Leave out the pictures and give back all the entries exactly as written.

## THE RECORDS
____________________
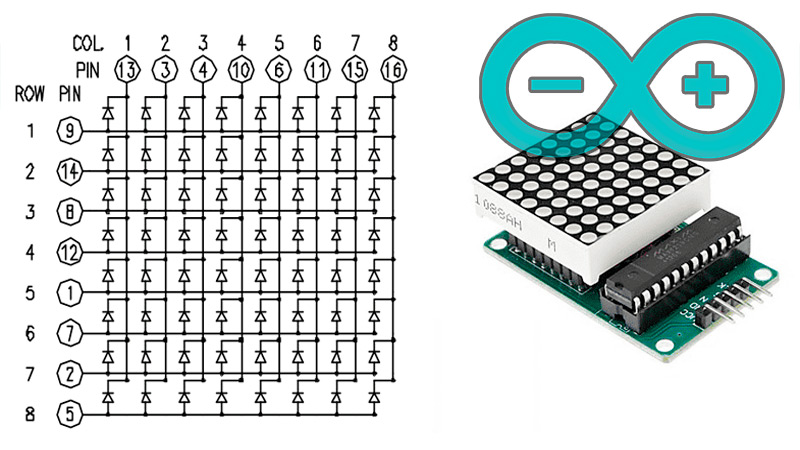 Learn step by step how to use a matrix or Arrays when programming with Arduino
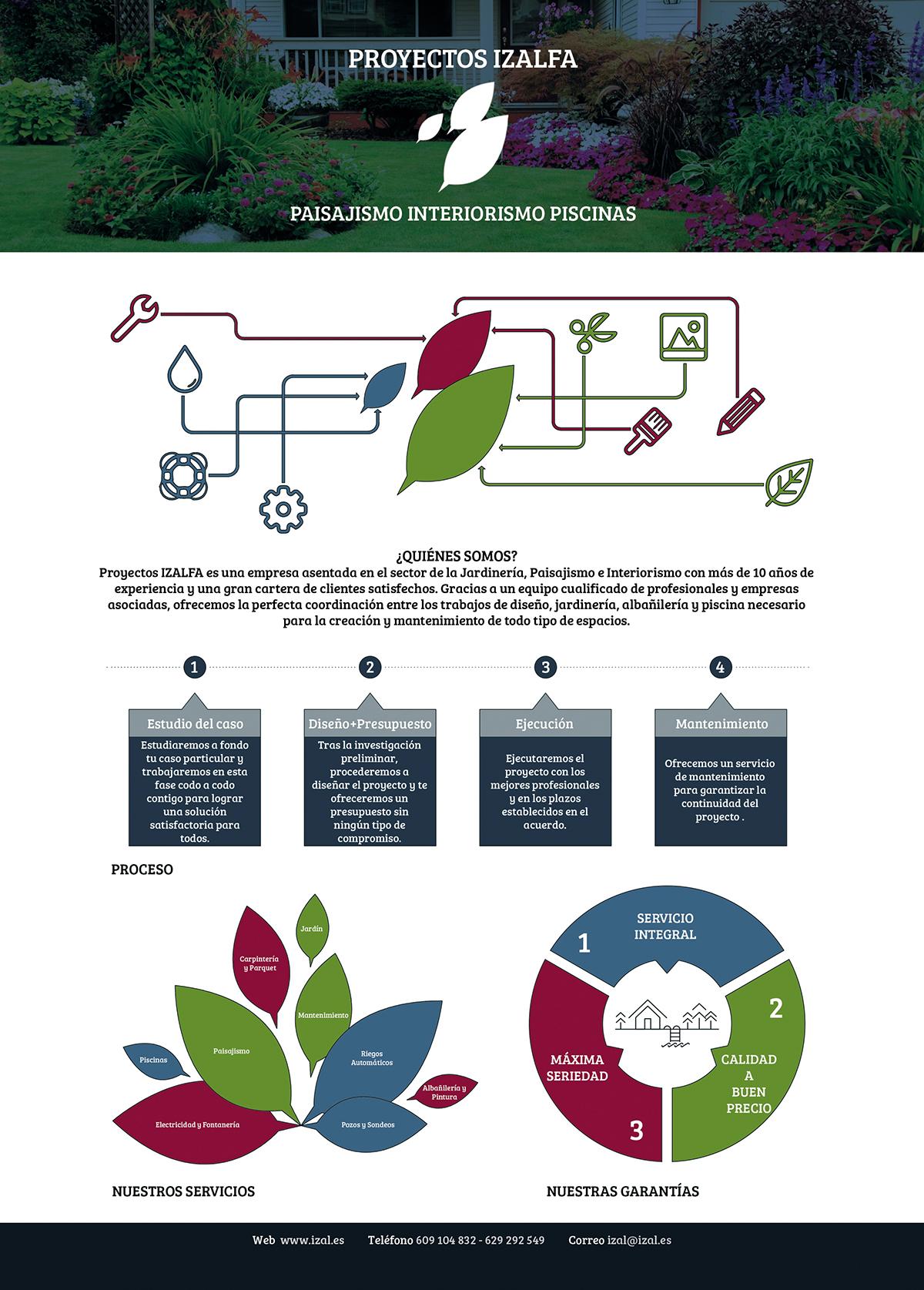 Izal infografia infographic gardening Paisajismo interioriorism   Interiorismo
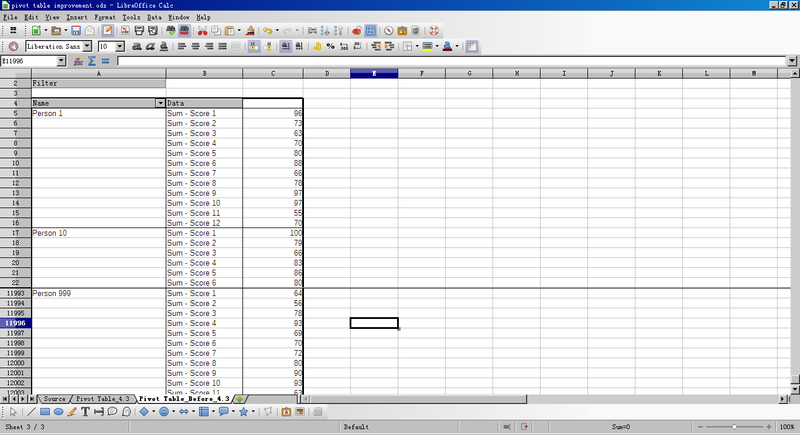 File:Pivot table before 4.3.png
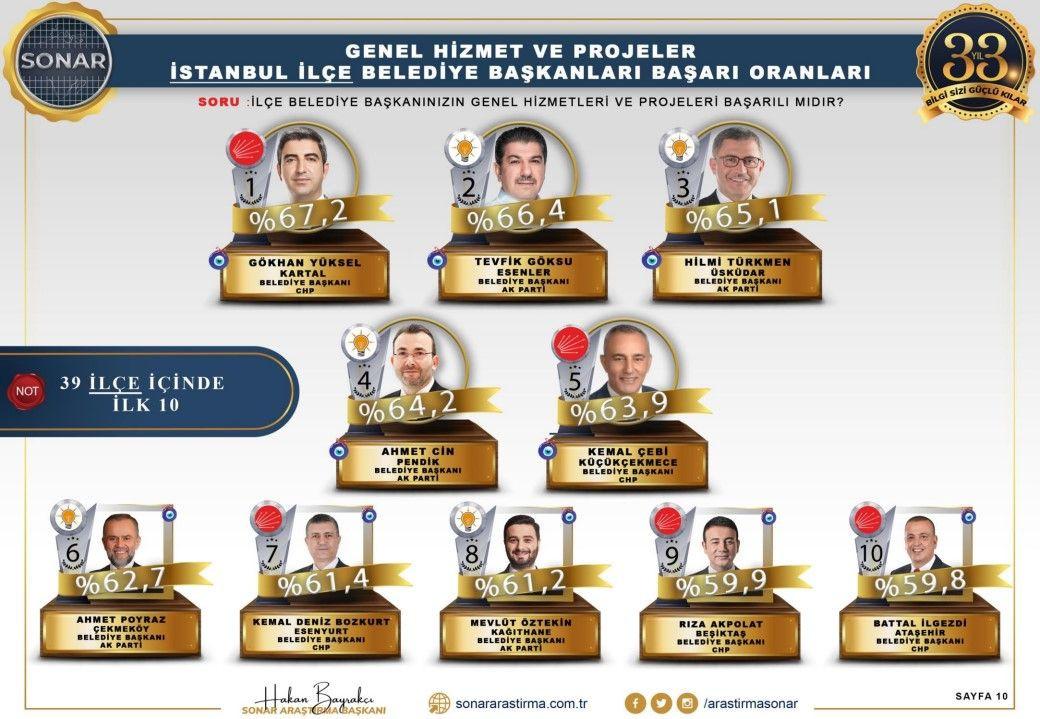 Sonar araştırması: En başarılı belediye başkanları - Sayfa 3
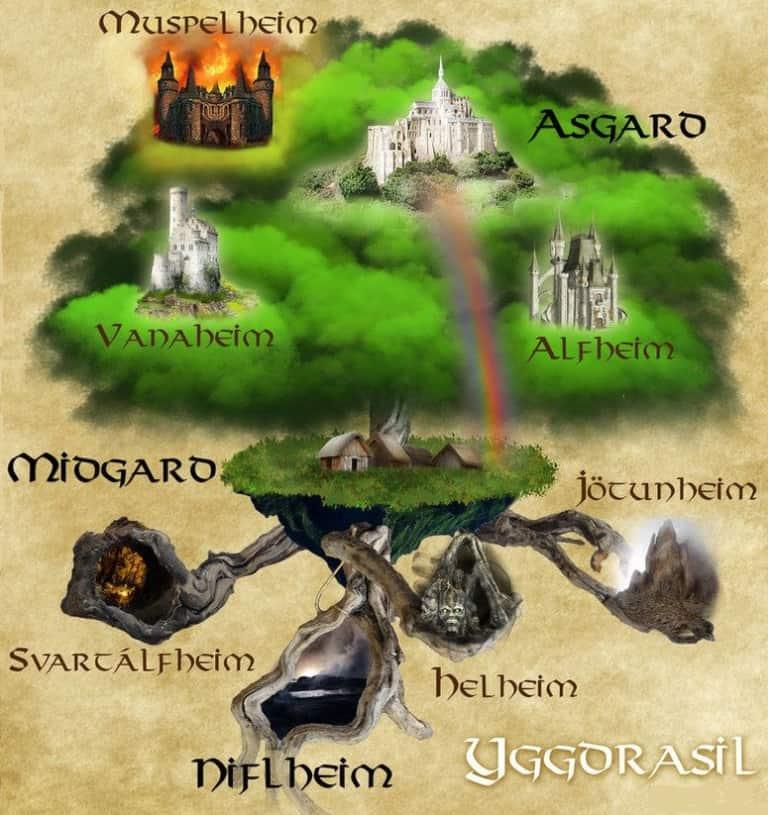 Otra-versión-de-Yggdrasil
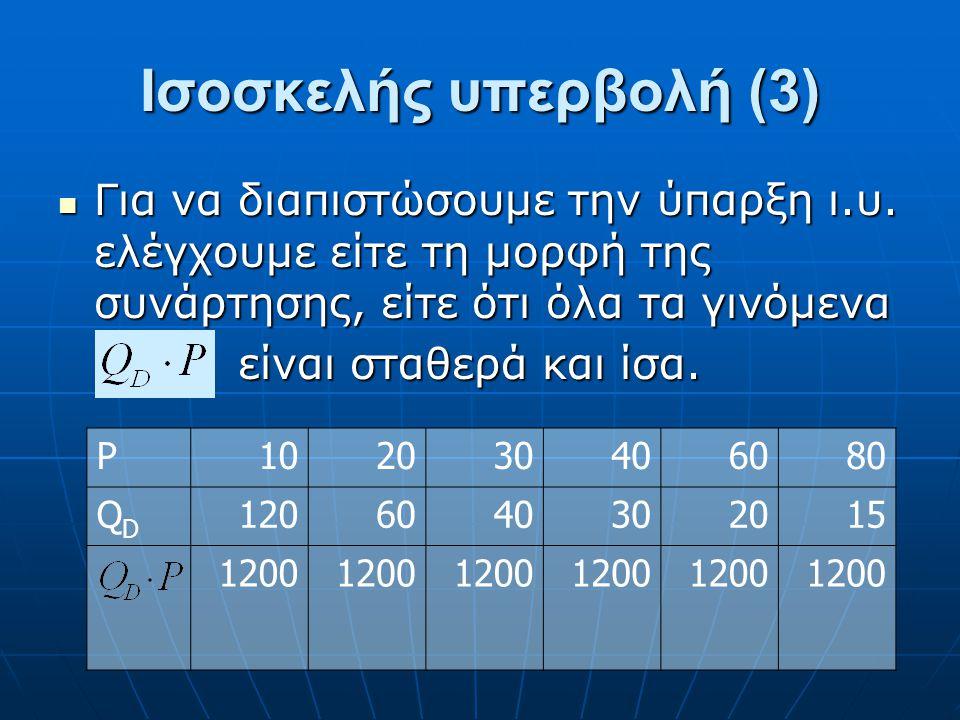 Ισοσκελής υπερβολή (3) Για να διαπιστώσουμε την ύπαρξη ι.υ. ελέγχουμε είτε τη μορφή της συνάρτησης, είτε ότι όλα τα γινόμενα.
____________________
## RESPONSE AREA
 Learn step by step how to use a matrix or Arrays when programming with Arduino
 Izal infografia infographic gardening Paisajismo interioriorism   Interiorismo
 File:Pivot table before 4.3.png
 Sonar araştırması: En başarılı belediye başkanları - Sayfa 3
 Otra-versión-de-Yggdrasil
 Ισοσκελής υπερβολή (3) Για να διαπιστώσουμε την ύπαρξη ι.υ. ελέγχουμε είτε τη μορφή της συνάρτησης, είτε ότι όλα τα γινόμενα.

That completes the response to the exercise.